Можно теперь так одинокой, вдовой и прожить. Но надо и сына на ноги ставить, и хозяйство вести, да и женское, молодое начало в Ирине требовало кого-то рядом.
— Естество из нее так и прет, — с завистью глядели вслед женщине одни соседки. — Истомилась. Что поделать, кровь такая, горячая, без мужика не выживет, хотя все сама может, что только не избы возводит. Ан нет, надо рядом ей Адама.
— Характер только — д р я нь! Она любого со света сживет! — качали головой другие. — есть такие: и без другого никак, и с другим им не в лад. Промается весь век!
Ира только улыбалась их пересудам. Если уж встретит она кого–то, если сердцем поймет, что ее человек, то не пожалеет он, что ее выбрал, Иринка умеет любить!..
… Егор, встретившись с Ириной глазами, обомлел, стал сглатывать, охрип. Колдовство!
А ведь хотел попросить воды, но только мычал и кашлял.
— Ну, что стоишь? Отнести ведра, накормлю. Ты с дороги? Из рабочих, что шоссе кладут? — И улыбнулась, а у Егора даже руки затряслись.
«Настоящая она, такая, с какой не грех всю жизнь прожить!» — почему–то сразу решил он.
Ира не боялась вести Егора в дом, не боялась поворачиваться к нему, грязному, чёрному от загара и копоти мужику, спиной.
Не страшно. Волнительно, сердце заходится, кипит внутри кровь, ударяет в лицо, и оно пышет, а страха нет. Всегда рядом, там, за поясом, нож, отец подарил, а потом прогнал Ирку со двора, чтобы начала она новую жизнь, хорошую. А сам и жена спились вконец, Ирина только приезжала хоронить...
…Егор жадно выпил две кружки студеной, из колодца, воды. С каждым глотком в груди становилось все холоднее, перестала кружиться голова. Переведя дух, Егор кивнул на возившегося с щенками мальчика, хотел что–то сказать.
— Сын. Мужа нет, на погосте лежит, -пояснила Ирина, быстро накрыла на стол, отрезала хлеба, налила квас, вынула из печки чугунок с картошкой.
— Ешь. Потом помоешься. Звать как? — строго спросила она, кивнула на стул.
— Егором, — парень сел, потом вскочил, кинулся мыть руки.
Не знающий ласки, привыкший к окрикам Авдотьи и молчанию отца, он как будто снова оказался дома, и это было неожиданно приятно. Любил он вот таких женщин — волевых, сильных, а как глянет, так внутри будто огонь раздувается, облизывает сердце, жарит нестерпимо, почти до беспамятства.
Руки не отмывались, и Егор почему–то стыдился своих черных ладоней.
— Трубочист! — звонко рассмеялась Ирина. — Ничего. У нас банька. Там и пропаришься…
Егор ел молча, также жадно, как до этого пил воду.
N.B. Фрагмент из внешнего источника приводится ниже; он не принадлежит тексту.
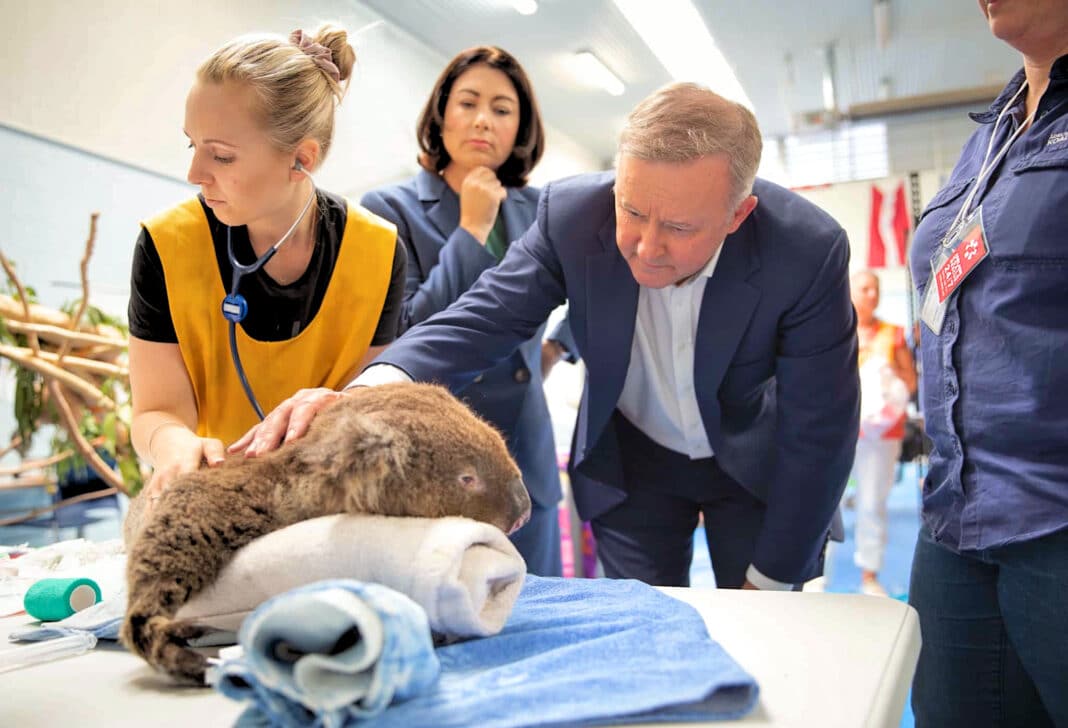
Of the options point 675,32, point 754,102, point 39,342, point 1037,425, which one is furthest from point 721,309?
point 754,102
Хотел похвалить хозяйку, но только смущенно буркнул, что «вкусно».
— Вечером, как работать закончите, приходи, париться будем! — Ирина распахнула дверь и кивнула, чтобы гость убирался вон из избы.
Мальчик, сидевший на лавке, с любопытством уставился на Егора, большого, мускулистого, потом глянул на мамку, мол, чего это ты затеяла?
Ирина и бровью не повела. Сама решит, как жить!..
…Егор уволился из бригады, получил расчёт, осел у Ирины. Та смеялась в лицо соседкам, которые журили, что не прошло еще достаточно времени, чтобы нового кавалера заводить.
— Не завидуйте, бабоньки! Просто у меня банька лучше всех вас! — Ира медленно уходила от колодца с ведрами, а Егор уже бежит навстречу, отнимает тяжелую ношу. А как он смотрел на свою жену… Огонь, а не любовь.
Иру звали и колдуньей, и развратницей, и деспотом в юбке, уж так она своим Егором командовала. Шагу он без ее ведома не ступал. Как при Авдотье. Привычка...
— Ты куда эту палку понес, окаянный?!.. А топор зачем взял?.. Куда в сапожищах?!.. Снега навалило, а ты лежишь, как медведь, надо же чистить!.. — не замолкала Ира, раздавала указания. — Шибче, шибче руби, а то так до вечера не управимся! — кричала она мужу, который возился с бревнами. — В сенях опять натоптал, убирай теперь сам, косолапый!
Другой бы после таких окликов сбежал давно, а Егор терпел, или вовсе не замечал. Надо — сделает, не так — переделает, трудно что ли?!
Мальчишку, Максимку, Ириного сына, на плечах катал, Ира ругалась, что уронит.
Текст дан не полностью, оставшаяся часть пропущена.